# My Dripping Candles



## Copchick (Apr 10, 2012)

My first handmade, by my own two little hands, prop inspired by the members of the forum who have made some really cool candles that I just had to do myself.


----------



## Lilly (Jun 13, 2006)

Those are really nice! Great Work!!


----------



## MommaMoose (May 15, 2010)

those look really nice, what did you use to get the brown coloring under the drips?


----------



## Pumpkin5 (Aug 8, 2010)

:jol:They look FANTASTIC! Well done woman! I am so proud of you!


----------



## scarrycher (May 30, 2012)

those look great! is that how you got your glue gun burn??


----------



## Hairazor (Mar 13, 2012)

Your two little hands did Great work!


----------



## GhoulishCop (Sep 25, 2009)

I really like that look. I've made candles in the past, but just painted them white without ever staining them like you did. I'm definitely going to do that with the next set I make. Nice job!

Rich


----------



## Sawtooth Jack (Apr 9, 2011)

Very cool! The middle one is my fav. Now I need to make a few of these!


----------



## goneferal (Sep 8, 2010)

Nice job.


----------



## BioHazardCustoms (Aug 5, 2009)

Lovely. Those look very real and very old.


----------



## Copchick (Apr 10, 2012)

Wow, thanks for all the compliments guys!


----------



## ladysherry (Jan 25, 2012)

Nice!


----------



## Headless (Sep 4, 2011)

Oh WOW girl you did an amazing job of those!!!!! Well done!


----------



## CreeepyCathy (Mar 28, 2009)

those look GREAT!!! love how you stained them.


----------



## RoxyBlue (Oct 6, 2008)

Good job, CC! The coloring is beautiful.


----------



## Gorylovescene (Sep 18, 2011)

Super cool! Candles are on my list of projects to create- I really like what you did with yours. I may have to experiment and see if mine have a prayer of turning out as neat


----------



## kenkozpgh (Sep 5, 2011)

Nice job. They look real good


----------



## Bone Dancer (Oct 7, 2005)

Excellent job. How many glue stiks did that take for each one?


----------



## Lord Homicide (May 11, 2012)

They look awesome! Easy huh??


----------



## scareme (Aug 29, 2006)

Ohh, I like those. They look like they could have really come out of an old haunted house.


----------



## Copchick (Apr 10, 2012)

Bone Dancer said:


> Excellent job. How many glue stiks did that take for each one?

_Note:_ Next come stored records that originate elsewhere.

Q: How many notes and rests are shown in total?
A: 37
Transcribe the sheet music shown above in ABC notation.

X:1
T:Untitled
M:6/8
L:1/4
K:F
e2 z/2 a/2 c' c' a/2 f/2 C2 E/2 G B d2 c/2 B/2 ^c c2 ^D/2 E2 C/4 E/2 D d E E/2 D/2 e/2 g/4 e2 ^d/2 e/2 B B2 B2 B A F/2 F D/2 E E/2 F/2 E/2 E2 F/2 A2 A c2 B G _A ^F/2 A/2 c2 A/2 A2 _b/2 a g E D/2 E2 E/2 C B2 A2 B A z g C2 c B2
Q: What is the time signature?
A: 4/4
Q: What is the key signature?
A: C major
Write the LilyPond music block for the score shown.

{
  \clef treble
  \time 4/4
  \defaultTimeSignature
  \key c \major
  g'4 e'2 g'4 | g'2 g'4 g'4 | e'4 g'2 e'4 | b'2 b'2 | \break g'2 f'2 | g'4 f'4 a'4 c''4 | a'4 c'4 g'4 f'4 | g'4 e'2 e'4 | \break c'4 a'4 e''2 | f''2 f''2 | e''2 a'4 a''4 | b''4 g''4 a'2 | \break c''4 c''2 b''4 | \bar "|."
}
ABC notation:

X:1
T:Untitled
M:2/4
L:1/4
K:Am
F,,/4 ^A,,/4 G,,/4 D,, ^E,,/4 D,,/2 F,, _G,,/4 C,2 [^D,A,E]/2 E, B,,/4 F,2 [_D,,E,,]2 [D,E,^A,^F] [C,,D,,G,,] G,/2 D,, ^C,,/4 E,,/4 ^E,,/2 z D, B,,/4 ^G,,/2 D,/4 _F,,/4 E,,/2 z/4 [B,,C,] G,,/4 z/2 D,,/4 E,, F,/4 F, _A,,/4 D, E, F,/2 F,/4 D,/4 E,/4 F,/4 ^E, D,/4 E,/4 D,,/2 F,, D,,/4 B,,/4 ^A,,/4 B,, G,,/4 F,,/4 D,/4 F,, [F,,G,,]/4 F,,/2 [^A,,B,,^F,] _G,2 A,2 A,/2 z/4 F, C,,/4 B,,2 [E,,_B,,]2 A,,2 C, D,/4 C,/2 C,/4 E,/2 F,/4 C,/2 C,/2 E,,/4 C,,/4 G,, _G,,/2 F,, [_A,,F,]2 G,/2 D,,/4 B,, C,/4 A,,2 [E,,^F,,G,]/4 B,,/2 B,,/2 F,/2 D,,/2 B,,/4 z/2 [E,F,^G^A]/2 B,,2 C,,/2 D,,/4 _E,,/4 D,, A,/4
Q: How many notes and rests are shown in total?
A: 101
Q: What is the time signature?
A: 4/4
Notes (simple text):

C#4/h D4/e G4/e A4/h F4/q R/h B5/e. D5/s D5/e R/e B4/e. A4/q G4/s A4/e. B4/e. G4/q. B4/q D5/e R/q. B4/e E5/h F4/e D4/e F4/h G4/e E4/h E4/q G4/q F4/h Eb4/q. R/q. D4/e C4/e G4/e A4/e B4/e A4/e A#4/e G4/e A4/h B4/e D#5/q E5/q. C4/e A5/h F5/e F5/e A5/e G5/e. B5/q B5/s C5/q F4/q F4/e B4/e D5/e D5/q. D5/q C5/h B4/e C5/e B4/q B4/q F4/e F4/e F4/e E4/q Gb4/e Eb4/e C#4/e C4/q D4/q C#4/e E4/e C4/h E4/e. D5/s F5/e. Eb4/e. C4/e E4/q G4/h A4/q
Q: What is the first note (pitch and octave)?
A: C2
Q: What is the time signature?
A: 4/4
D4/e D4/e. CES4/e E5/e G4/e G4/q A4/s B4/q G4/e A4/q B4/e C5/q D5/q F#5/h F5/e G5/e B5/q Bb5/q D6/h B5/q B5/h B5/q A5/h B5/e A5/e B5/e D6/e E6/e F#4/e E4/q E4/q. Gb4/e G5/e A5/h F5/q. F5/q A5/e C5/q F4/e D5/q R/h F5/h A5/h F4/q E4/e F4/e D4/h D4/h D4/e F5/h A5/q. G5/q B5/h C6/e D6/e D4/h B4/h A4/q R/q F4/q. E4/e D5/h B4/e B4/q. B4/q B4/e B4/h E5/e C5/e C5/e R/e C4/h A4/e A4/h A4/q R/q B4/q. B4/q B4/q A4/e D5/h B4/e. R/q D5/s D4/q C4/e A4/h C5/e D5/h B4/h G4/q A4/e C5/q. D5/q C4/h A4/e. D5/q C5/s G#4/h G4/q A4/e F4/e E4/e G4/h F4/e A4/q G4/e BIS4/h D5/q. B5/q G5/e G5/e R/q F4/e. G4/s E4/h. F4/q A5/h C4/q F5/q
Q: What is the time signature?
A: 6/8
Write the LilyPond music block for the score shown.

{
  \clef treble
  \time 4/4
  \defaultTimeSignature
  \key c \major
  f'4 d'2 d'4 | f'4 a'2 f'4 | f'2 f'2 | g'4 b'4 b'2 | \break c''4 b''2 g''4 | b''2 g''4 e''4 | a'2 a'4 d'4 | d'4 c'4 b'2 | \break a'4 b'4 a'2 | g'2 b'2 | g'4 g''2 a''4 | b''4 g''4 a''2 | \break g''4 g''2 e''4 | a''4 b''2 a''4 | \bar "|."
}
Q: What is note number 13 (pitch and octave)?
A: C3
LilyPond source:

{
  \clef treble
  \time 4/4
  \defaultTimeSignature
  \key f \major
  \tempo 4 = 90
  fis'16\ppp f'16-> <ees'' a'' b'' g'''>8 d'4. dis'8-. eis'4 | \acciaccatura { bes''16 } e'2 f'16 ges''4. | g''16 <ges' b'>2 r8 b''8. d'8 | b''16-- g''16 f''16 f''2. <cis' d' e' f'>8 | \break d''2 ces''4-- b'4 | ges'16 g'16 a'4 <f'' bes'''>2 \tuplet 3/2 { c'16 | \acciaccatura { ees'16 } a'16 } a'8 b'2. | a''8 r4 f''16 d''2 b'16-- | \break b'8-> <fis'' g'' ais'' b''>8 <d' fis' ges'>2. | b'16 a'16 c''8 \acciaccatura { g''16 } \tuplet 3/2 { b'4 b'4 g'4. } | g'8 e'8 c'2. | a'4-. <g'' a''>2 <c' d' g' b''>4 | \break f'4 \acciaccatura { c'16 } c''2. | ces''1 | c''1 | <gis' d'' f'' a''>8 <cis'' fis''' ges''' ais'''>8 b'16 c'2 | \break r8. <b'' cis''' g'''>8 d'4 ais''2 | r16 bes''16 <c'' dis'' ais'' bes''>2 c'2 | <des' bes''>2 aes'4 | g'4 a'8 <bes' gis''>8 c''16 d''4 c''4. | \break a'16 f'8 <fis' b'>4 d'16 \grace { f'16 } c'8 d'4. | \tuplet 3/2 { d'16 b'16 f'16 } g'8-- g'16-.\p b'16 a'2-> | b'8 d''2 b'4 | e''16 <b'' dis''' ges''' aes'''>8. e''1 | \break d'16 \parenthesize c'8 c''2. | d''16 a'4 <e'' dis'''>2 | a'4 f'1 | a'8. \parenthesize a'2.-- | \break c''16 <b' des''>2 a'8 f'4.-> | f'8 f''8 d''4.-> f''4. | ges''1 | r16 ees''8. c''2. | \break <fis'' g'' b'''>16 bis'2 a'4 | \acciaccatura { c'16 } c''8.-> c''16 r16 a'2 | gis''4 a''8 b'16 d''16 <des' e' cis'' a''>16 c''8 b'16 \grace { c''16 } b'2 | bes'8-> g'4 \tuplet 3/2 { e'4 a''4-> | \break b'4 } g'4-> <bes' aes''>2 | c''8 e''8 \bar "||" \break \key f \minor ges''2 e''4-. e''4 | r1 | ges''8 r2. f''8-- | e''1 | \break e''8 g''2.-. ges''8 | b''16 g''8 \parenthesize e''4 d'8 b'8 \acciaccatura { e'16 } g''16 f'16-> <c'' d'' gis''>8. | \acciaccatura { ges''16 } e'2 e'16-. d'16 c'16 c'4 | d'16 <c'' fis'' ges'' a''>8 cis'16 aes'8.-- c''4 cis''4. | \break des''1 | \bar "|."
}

I think each one was 4 - 4 inch sticks.

Aw shucks, thanks for the comments everyone!


----------



## dudeamis (Oct 16, 2011)

Copchick said:


> Wow, thanks for all the compliments guys!


looks great! the dollar tree has stopped stocking their flameless candles.


----------



## Lord Homicide (May 11, 2012)

4x4"=16" sure it's enough?
What did you use for the actual pillar part?


----------



## Copchick (Apr 10, 2012)

Hmm. Now you're making me think. I'm pretty sure it was 4, but no more than 6 definately. The pillar is a Dollar Store 4" flameless candle. So the base is wax. I'll PM you the info. On the Showroom thread they specify "no tutorial" info.


----------